App #1 info: Notetaker HD for the iPad / Cost: 4.99$
Quick overview of app #1: A notetaking app for the iPad which simulates a pen and paper. Students can also import photos, draw perfect shapes, and move around handwritten text as one would in a word processor. Notetaker HD automatically sorts notes by date and time to keep students organized. Notes can be edited at a later date, e-mailed, or printed on a computer.
How can app #1 be used in the classroom? I always find amusing whenever someone compliments me for being organized. Back when I was in high school I had one binder for all my subjects (imagine torn loose papers falling out from all sides) and I constantly scribbled my notes anywhere I could find a spare page. I only became more “organized” when I started storing all my files, calendars, contacts, and notes digitally. If you have students that also struggle to keep organized and they have access to an iPad, you may want to suggest they experiment with this app too.
Are there any other advantages to app #1? Typically, one of the disadvantages of writing on the iPad screen is that it’s hard to hand write at a “normal size” with a stylus or your finger. i.e. – Letters tend come out much bigger than if you were writing with a real pen. This particular app addresses this problem with an ingenious zoom mode which reserves a space at the bottom of the screen so students can write in larger letters but the app will automatically shrink the text and place it neatly onto the page. Students can even choose to import and annotate PDF files too. A stylus is highly recommended. For a more detailed overview of how the app works, watch this You Tube video. (Source: Best High School Apps, Alice A. Christie @ ISTE 2012 San Diego)
App #2 info: AudioNotepad HD Lite for the iPad / Cost: Free
Quick overview of app #2: A notetaking app for the iPad that combines an audio recording of your class lecture that is in-sync with your student’s written notes.

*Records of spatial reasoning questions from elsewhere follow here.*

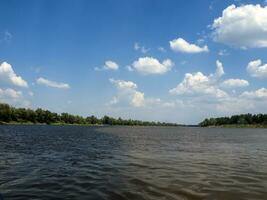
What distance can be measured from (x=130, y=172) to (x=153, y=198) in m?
8.30

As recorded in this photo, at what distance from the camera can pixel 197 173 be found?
26.2m

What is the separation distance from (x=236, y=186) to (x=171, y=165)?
991cm

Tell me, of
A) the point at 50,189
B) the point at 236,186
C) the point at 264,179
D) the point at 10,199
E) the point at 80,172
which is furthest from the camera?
the point at 80,172

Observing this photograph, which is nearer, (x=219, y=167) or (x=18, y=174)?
(x=18, y=174)

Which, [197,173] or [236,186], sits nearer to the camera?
[236,186]

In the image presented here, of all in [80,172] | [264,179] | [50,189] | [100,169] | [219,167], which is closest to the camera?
[50,189]

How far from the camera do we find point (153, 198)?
17.8 m

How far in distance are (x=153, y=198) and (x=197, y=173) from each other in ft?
30.6

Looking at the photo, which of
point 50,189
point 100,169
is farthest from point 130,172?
point 50,189

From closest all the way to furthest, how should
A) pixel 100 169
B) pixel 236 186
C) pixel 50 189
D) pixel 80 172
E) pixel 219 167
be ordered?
1. pixel 50 189
2. pixel 236 186
3. pixel 80 172
4. pixel 100 169
5. pixel 219 167

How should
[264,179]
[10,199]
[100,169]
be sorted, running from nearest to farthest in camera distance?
[10,199]
[264,179]
[100,169]

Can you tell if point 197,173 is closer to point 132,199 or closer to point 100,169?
point 100,169

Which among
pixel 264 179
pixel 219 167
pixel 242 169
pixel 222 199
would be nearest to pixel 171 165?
pixel 219 167

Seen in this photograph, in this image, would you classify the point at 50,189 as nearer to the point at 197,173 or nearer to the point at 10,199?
the point at 10,199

How does app #2 work? Students take notes on their iPad using a stylus, as they would on paper. However, as they take notes, an audio recording of the room (i.e. – teacher speaking) is automatically recorded. Students can then go back and hear whatever was being spoken that very moment they wrote or typed any part of their notes. To help keep things organized, notes are stored on the iPad and automatically stamped by date. Notes can be exported by e-mail and printed, if desired. (Source: Sandra Piperni, Readaption Officer at ACCESS St-Lambert)
What’s required for app #2? Handwritten notes can be taken with an inexpensive capacitive stylus or typed in with the built-in/external keyboard. The paid version of the app allows for unlimited notes and export to Dropbox, Evernote, and iTunes. Please see my video below to see how it works:
Apps #3 and #4 info: Penultimate is an app (99 cents) that allows you to create different virtual booklets to contain your notes, like you would with traditional workbooks. It’s so easy to use that I also find the app works well when I want to quickly use my iPad a “portable blackboard” in front of the class, which I’ll often do in my own workshops. Some others like Notabilty (99 cents) which has a well thought out interface and also allows syncing with Dropbox. (Source: Paul Laplante, Pedagogical Consultant, FGID & QLWG).